Poesía religiosa
EL ÁRBOL DE LA CRUZ
Un viejo sembrador en tierra fértil me plantó junto a otros compañeros a pleno sol. Transcurrieron los días entre lluvia y sequía, yo, resistente florecía mientras algunos abandonaron esta vida.
A las grandes conquistas mis sueños me conducían, esta madera esplendorosa para un hermoso barco serviría.
O un labrado cofre donde guardar todas las joyas, logradas en las batallas en diferentes zonas remotas.
Cierto día se presentaron unos soldados romanos con aire desenfrenado para varios árboles talarlos.
Me eligieron a mí sin saber el destino, creía que estos pensamientos no me resultarían esquivos.
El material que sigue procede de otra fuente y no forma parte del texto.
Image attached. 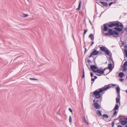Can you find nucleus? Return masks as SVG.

Las ramas acabaron indudablemente en el fuego mientras el tronco quedó en dos mitades por el suelo.
Cuando escuché sus palabras se me heló la savia contenida, mi madera para tortura de unos condenados por la justicia.
Me colocaron en los hombros de un sufriente humano, algo percibí internamente: era un abrazo sagrado.
Tres veces cayó bajo mi peso, no resistía más: el yugo oprimiéndole el pecho.
Gracias a un labrador alcanzamos el monte Calvario, clavos para sujetar al Cordero Santo.
Acompañaba firmemente al Dios que me creó, mis venas lloraban sangre de divina redención.
Te agradezco sinceramente el ofrecido destino, cuando te bajaron muerto, allí quedé como fiel testigo.